**Given request:** Count how many lines of the items contain the string "Each" and reply with that number alone.

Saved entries

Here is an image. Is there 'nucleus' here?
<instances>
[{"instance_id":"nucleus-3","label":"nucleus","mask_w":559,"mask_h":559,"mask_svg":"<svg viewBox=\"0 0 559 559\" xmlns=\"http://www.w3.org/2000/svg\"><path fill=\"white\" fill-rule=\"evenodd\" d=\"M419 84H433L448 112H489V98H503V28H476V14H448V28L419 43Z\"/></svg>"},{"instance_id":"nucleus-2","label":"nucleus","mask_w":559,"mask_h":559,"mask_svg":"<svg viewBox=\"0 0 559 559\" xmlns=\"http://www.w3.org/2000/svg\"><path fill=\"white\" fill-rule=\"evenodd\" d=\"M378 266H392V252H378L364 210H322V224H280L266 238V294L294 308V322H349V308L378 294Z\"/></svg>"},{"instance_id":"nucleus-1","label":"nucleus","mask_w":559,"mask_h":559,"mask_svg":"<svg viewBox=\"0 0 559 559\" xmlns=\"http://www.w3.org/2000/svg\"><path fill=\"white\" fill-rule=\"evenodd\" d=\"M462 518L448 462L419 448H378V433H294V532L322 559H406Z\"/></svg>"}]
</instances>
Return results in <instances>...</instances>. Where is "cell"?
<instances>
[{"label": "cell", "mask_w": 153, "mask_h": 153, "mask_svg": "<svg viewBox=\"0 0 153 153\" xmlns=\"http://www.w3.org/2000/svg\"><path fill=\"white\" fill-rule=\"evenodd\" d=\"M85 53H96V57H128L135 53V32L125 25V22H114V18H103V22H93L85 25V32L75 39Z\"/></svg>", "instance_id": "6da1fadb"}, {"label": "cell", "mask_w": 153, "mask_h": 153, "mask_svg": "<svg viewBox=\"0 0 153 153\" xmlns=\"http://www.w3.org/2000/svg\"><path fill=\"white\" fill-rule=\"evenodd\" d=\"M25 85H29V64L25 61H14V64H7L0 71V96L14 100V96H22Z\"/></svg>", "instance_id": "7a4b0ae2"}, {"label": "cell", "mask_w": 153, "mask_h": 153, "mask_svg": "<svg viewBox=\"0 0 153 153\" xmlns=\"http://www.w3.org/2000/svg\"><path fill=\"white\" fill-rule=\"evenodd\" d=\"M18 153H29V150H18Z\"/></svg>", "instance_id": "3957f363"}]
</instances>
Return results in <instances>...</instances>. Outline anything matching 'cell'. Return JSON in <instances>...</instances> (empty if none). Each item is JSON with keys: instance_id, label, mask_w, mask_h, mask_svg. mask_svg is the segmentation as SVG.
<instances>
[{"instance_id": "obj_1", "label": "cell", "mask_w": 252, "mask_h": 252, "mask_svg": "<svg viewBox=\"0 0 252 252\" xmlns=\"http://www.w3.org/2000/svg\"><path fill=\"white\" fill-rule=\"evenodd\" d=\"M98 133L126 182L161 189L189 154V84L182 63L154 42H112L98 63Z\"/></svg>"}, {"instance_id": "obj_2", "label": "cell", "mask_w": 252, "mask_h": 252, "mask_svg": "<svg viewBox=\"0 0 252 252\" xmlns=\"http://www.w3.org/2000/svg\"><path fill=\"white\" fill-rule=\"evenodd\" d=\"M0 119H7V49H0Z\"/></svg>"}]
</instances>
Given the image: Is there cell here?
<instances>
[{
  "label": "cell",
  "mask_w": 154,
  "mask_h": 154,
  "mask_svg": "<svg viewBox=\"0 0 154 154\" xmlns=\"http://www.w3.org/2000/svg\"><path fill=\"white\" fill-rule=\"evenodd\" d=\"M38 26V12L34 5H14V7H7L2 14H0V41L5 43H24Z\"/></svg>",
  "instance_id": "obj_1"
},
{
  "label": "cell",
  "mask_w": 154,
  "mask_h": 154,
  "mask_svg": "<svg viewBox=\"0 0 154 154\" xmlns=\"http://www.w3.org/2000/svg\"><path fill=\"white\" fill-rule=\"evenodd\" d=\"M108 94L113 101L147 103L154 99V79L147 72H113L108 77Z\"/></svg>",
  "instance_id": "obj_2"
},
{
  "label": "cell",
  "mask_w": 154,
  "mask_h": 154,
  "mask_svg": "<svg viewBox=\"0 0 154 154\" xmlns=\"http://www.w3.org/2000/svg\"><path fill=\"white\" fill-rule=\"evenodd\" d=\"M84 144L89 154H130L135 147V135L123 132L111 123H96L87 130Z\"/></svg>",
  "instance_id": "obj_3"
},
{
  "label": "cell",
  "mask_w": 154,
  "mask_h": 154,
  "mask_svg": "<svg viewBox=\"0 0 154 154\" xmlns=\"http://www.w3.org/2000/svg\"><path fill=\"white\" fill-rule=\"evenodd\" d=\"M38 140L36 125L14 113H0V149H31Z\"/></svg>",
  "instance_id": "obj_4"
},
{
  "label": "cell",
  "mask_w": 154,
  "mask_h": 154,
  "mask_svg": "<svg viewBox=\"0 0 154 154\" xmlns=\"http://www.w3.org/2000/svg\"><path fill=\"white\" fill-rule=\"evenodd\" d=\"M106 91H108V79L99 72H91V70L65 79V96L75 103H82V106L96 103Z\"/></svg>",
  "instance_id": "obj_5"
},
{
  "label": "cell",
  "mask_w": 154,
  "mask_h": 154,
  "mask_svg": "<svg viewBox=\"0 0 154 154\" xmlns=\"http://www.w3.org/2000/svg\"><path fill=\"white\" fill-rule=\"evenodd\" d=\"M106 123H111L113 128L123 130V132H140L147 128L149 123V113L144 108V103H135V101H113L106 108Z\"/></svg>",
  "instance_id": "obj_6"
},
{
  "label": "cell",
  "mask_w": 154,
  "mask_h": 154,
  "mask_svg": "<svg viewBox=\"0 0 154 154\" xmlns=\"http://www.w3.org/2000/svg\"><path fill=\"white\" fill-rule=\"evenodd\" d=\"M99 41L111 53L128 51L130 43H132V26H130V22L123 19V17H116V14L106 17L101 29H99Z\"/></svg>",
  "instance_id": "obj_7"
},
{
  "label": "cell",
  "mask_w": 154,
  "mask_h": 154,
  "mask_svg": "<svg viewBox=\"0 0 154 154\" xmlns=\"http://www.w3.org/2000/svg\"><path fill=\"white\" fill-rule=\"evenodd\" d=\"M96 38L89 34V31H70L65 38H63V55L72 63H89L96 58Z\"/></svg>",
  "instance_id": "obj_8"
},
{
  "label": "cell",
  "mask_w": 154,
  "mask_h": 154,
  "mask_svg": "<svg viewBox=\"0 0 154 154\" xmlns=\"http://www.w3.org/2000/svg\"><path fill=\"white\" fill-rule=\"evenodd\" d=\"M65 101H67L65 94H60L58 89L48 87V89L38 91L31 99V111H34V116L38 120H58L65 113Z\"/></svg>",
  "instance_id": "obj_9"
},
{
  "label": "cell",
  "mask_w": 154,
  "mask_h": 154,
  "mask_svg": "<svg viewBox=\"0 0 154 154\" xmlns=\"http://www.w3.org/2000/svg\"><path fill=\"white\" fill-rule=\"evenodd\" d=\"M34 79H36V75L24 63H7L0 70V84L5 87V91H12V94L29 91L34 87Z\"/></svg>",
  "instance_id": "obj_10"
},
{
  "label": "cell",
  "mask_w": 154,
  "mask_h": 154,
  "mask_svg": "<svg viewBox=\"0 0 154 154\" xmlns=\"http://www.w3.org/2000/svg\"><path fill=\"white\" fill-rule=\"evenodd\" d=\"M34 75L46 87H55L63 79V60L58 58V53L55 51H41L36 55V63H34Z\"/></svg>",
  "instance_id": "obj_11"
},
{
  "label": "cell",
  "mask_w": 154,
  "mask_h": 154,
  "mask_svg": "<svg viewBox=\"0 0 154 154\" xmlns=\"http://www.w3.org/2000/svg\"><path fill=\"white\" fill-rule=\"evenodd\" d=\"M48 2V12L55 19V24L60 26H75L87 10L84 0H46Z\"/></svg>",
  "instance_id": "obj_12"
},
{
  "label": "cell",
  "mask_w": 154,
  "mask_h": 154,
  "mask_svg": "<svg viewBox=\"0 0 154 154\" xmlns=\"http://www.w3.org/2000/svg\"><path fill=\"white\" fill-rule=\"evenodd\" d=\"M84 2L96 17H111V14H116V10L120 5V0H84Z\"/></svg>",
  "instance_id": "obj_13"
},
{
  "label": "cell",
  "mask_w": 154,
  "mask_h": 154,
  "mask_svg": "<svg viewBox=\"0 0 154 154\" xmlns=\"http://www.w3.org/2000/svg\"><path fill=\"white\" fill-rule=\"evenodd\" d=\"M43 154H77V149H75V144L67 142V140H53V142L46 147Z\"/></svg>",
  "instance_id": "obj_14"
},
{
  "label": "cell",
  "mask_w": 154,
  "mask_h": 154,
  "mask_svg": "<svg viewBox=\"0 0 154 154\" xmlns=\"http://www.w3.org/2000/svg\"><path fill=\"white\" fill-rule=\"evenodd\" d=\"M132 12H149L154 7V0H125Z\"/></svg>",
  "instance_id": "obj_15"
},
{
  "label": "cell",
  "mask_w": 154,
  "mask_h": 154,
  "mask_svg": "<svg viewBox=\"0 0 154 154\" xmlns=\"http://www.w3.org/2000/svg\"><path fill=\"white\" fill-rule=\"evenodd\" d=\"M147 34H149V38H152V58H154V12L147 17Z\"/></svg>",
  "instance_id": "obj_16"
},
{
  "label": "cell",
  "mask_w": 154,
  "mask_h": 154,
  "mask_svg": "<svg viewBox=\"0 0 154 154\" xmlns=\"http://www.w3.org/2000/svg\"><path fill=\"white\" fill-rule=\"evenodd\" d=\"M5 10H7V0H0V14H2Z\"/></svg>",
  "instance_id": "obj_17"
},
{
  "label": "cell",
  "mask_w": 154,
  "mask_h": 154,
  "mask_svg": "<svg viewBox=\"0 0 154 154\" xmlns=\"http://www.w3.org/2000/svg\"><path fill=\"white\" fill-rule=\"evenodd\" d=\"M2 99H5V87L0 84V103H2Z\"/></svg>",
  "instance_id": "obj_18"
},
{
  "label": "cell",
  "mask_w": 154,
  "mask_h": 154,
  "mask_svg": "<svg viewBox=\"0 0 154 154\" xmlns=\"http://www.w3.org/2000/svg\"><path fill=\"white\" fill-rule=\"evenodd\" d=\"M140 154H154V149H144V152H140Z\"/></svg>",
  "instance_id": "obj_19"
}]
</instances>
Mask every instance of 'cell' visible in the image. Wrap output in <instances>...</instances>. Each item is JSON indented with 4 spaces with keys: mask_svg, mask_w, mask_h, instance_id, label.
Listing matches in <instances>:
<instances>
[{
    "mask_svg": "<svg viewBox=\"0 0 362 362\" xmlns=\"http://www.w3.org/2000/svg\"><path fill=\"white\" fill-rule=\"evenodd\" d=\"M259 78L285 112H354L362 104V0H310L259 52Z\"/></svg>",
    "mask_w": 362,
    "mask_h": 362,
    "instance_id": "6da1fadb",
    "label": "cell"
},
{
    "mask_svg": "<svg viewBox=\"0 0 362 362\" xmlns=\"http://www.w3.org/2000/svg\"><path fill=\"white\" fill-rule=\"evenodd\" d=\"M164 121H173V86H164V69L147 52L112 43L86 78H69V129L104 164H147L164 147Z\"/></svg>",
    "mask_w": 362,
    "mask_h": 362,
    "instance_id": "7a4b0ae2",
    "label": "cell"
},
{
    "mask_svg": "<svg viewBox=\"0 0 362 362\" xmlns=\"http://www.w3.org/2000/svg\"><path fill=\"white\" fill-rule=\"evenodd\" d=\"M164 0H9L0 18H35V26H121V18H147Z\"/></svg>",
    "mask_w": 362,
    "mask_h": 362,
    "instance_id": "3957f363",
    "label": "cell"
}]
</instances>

**Right answer:** 2